MICROSOFT LAST YEAR proposed using OpenAI’s mega-popular image generation tool, DALL-E, to help the Department of Defense build software to execute military operations, according to internal presentation materials reviewed by The Intercept. The revelation comes just months after OpenAI silently ended its prohibition against military work.

The Microsoft presentation deck, titled “Generative AI with DoD Data,” provides a general breakdown of how the Pentagon can make use of OpenAI’s machine learning tools, including the immensely popular ChatGPT text generator and DALL-E image creator, for tasks ranging from document analysis to machine maintenance. (Microsoft invested $10 billion in the ascendant machine learning startup last year, and the two businesses have become tightly intertwined. In February, The Intercept and other digital news outlets sued Microsoft and OpenAI for using their journalism without permission or credit.)

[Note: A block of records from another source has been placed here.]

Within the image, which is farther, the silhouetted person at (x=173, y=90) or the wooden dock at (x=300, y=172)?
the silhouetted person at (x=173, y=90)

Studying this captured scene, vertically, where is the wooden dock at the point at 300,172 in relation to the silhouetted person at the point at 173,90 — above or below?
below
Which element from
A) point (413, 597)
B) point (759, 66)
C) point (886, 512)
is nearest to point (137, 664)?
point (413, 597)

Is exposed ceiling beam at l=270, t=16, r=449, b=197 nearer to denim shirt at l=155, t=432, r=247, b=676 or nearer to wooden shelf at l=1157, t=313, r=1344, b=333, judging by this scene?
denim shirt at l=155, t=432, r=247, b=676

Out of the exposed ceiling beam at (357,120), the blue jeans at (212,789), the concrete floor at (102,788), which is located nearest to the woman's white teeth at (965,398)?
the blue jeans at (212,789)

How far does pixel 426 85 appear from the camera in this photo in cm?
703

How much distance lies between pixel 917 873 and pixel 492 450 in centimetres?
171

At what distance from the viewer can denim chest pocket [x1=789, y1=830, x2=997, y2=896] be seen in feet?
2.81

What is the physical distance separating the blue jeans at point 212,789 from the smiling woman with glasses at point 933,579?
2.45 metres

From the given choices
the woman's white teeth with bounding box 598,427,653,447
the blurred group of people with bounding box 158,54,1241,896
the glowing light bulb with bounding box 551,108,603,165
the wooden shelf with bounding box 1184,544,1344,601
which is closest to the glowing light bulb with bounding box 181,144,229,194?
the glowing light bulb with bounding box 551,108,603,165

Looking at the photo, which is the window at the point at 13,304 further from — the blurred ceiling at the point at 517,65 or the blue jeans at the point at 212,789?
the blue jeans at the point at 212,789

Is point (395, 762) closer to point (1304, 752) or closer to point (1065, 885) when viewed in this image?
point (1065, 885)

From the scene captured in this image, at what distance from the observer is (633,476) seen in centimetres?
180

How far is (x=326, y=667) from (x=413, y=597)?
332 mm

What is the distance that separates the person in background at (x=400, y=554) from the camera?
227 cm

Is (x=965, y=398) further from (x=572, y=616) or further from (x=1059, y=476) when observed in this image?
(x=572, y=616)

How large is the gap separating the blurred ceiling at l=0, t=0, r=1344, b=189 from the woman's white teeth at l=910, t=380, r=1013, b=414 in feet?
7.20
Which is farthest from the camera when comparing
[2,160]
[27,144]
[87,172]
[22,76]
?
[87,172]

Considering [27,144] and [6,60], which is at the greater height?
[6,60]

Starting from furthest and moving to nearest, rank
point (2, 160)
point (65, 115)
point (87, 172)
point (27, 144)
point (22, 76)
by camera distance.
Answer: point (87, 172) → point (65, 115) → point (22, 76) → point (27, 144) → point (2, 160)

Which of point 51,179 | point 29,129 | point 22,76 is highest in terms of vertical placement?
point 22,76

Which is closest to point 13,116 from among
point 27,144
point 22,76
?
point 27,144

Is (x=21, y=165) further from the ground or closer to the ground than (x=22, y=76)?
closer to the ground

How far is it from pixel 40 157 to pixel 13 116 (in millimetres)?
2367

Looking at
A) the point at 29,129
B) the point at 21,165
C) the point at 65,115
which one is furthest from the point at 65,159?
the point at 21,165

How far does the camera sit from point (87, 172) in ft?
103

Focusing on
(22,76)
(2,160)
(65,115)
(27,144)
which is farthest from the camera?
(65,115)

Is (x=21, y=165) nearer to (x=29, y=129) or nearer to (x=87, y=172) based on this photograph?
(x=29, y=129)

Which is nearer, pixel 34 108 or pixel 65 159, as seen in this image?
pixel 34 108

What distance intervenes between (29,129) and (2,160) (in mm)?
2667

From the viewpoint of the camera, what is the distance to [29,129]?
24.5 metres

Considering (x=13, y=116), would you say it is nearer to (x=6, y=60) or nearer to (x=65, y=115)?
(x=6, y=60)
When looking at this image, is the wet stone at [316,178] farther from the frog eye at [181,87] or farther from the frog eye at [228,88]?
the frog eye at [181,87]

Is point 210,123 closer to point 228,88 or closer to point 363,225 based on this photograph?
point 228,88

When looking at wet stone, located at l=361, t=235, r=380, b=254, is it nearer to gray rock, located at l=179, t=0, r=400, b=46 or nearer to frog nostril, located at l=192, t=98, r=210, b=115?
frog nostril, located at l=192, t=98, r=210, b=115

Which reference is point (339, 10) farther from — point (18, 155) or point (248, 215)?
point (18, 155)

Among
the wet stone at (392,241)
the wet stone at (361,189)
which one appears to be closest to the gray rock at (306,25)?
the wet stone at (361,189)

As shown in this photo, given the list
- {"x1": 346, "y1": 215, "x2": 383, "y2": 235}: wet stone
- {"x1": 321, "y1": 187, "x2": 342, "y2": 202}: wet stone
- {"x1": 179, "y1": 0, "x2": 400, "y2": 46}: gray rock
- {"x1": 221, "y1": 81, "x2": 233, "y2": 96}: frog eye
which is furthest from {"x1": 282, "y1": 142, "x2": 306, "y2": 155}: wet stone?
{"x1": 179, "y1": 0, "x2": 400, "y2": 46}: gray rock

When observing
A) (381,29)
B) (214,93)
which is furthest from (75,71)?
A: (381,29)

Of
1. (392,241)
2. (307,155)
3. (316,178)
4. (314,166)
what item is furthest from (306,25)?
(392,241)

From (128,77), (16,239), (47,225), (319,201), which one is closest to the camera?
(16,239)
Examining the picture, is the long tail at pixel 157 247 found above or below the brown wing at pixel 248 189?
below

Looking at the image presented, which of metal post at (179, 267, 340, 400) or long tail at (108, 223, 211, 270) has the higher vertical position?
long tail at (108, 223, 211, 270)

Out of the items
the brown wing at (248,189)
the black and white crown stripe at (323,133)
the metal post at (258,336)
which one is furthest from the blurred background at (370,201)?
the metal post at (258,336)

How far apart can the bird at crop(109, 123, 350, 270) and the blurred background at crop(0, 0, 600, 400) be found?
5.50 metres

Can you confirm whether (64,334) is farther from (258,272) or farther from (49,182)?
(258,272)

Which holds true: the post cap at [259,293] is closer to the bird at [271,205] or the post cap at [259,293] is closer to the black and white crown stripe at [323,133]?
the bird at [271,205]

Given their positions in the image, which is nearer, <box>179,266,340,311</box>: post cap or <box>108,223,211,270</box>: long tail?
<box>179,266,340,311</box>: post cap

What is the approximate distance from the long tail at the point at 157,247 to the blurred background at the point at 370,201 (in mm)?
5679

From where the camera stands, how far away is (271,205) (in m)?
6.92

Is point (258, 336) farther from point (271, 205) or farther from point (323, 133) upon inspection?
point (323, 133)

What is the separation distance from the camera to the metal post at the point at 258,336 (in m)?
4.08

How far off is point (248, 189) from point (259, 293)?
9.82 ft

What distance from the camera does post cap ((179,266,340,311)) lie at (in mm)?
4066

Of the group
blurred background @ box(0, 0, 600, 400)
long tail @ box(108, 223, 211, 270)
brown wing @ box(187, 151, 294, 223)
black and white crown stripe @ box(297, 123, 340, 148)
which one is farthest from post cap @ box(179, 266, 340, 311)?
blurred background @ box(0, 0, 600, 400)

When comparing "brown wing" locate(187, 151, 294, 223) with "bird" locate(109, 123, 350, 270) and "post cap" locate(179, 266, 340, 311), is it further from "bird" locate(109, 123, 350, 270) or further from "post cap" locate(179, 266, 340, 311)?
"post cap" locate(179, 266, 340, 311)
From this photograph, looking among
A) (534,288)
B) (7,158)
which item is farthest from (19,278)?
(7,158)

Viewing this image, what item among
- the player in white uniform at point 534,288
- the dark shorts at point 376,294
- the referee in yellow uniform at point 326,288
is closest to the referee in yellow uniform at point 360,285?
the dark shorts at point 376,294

The Microsoft document is drawn from a large cache of materials presented at an October 2023 Department of Defense “AI literacy” training seminar hosted by the U.S. Space Force in Los Angeles. The event included a variety of presentation from machine learning firms, including Microsoft and OpenAI, about what they have to offer the Pentagon.

The publicly accessible files were found on the website of Alethia Labs, a nonprofit consultancy that helps the federal government with technology acquisition, and discovered by journalist Jack Poulson. On Wednesday, Poulson published a broader investigation into the presentation materials. Alethia Labs has worked closely with the Pentagon to help it quickly integrate artificial intelligence tools into its arsenal, and since last year has contracted with the Pentagon’s main AI office. The firm did not respond to a request for comment.